_Exercise directions_:
Search the listing below for the word "site", and copy every line in which it turns up.

_Records provided_:
□ □ □

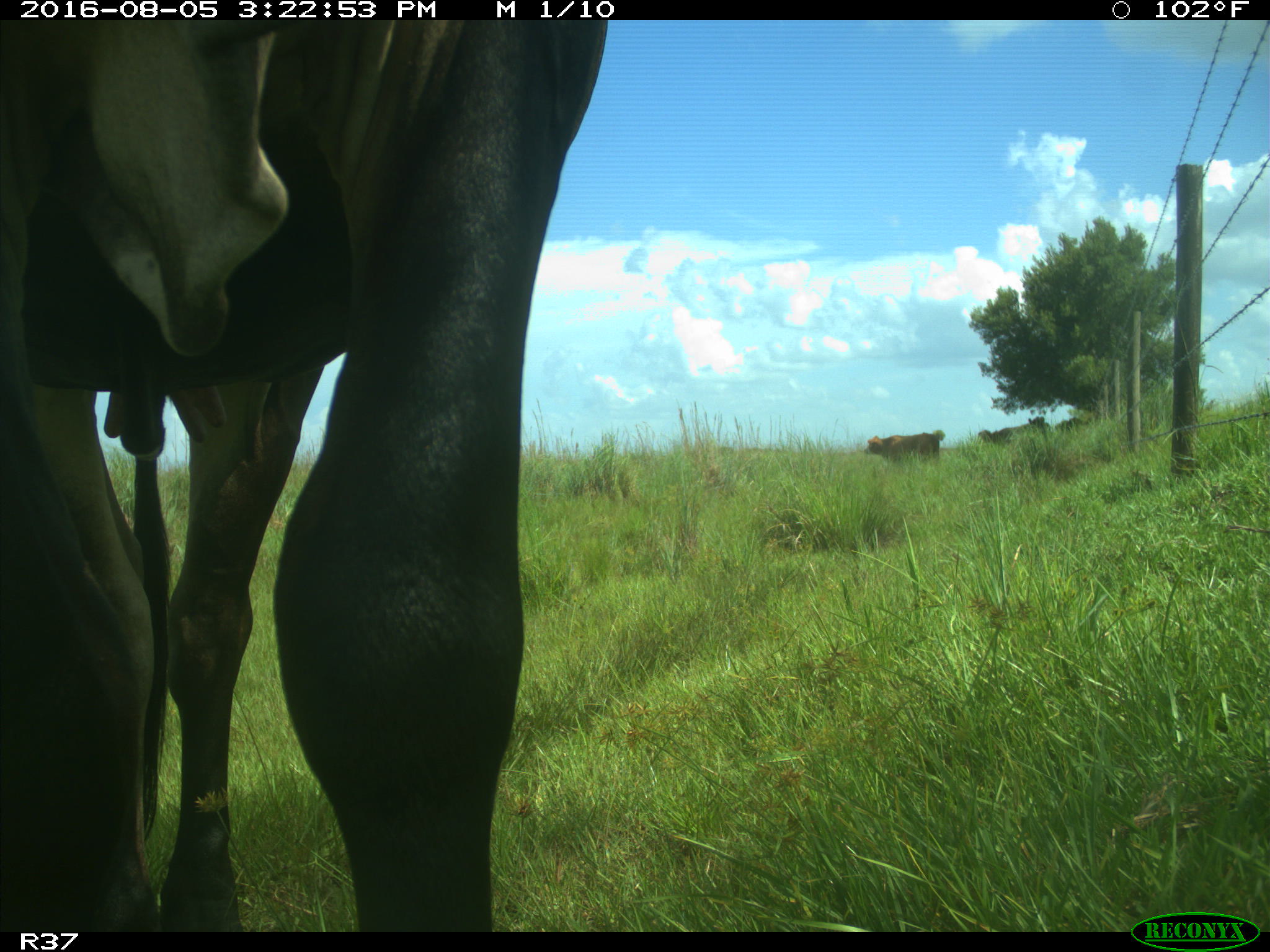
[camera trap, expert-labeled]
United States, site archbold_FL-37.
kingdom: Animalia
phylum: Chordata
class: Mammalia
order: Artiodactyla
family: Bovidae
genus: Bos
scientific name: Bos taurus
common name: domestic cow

□ □ □

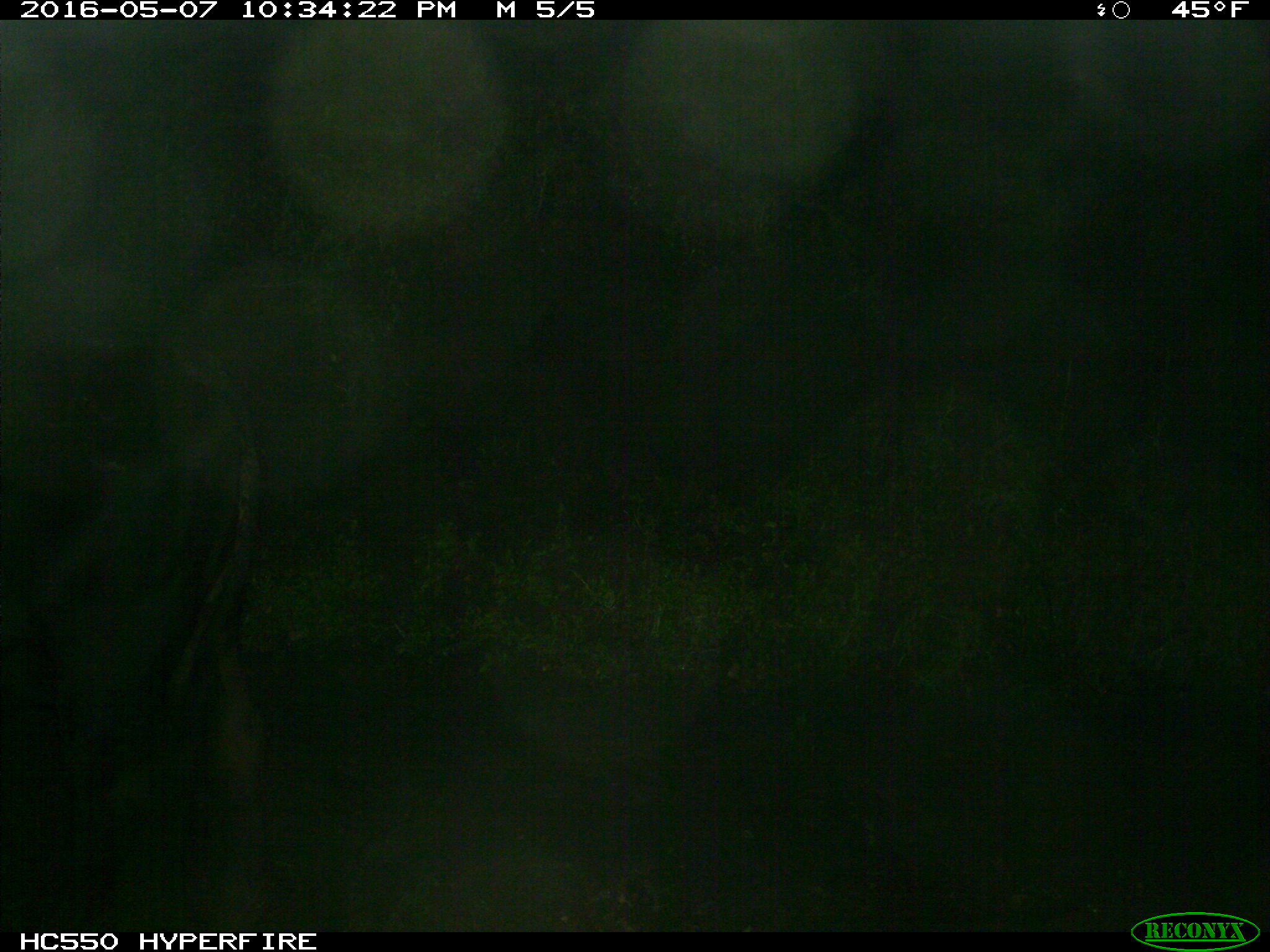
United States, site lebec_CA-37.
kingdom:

□ □ □

_Task response_:
United States, site archbold_FL-37.
United States, site lebec_CA-37.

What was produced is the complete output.